## 抽出テキスト
+--

小学生の目の前にある小さい机の引き出し。

僕の学校では、左側がお道具箱で
右が教科書を入れるところ。

お道具箱は先生から見えずらい魔法の世界。

お道具箱を机から引くと、
自分の腹先だけに見える世界がある。

僕は好きなものをパンパンに入れる性分だ。

工作の授業で頑張って作った、土模型。
努力の結晶である、特大練り消し。
探しに探した萎れた四葉のクローバー。

先生より稀にお道具箱の抜き打ちチェックがある。

誇らしく、机の上に出す。どうだ。

どれも大事な宝物であったが、
先生にはガラクタのように見えたそうだ。

当時の小学校の通知表には、
整理整頓が出来るか?が評価の一部であった。
他人との比較である。

大きな罰がつけられていた。

整理整頓はしっかりしましょうね。先生が言う。
お道具箱の中身についてもっと聞いてよ。幼心にそう思った。

綺麗に整頓出来なければ、好きなものは集めちゃいけないの?

確かにお道具箱がパンパンになると、机に入らない。

けれど、逆に机に入りさえすれば、何でも良いのだ。
そう思ってしまう。

僕はそんな価値観だから、
小さい時から、
とりあえず片付ける時は、
適当に物を詰めてしまう。

+--

## 提供データ
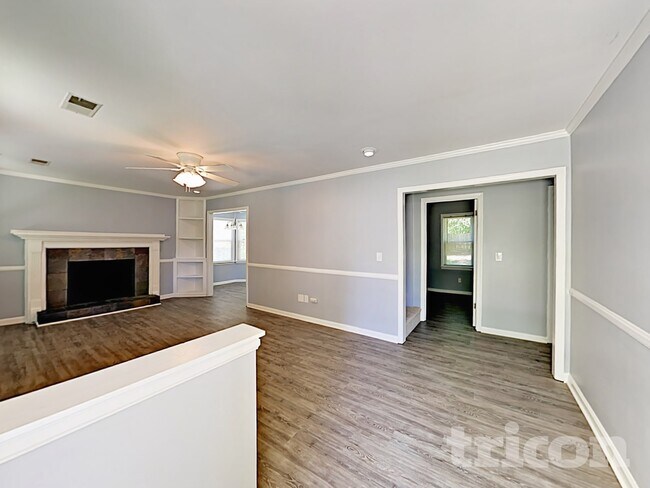 Building Photo - 308 Kenton Dr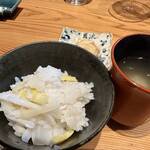 しの田 - イカとは珍しい炊き込みご飯です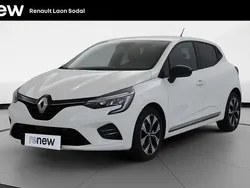 Blanc Utilisé 2022 Renault Clio V Evolution Citadine | 16 499 € (Prix juste)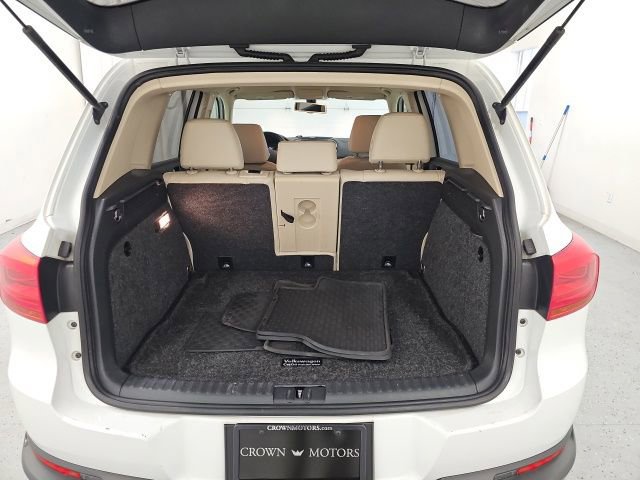 Used 2017 Volkswagen Tiguan S image 28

+--

## 設問
お道具箱をめぐる文章で、「僕」がお道具箱に入れていた物として具体的に挙げられているものをすべて書き出しなさい。

## 解答
・土模型
・特大練り消し
・萎れた四葉のクローバー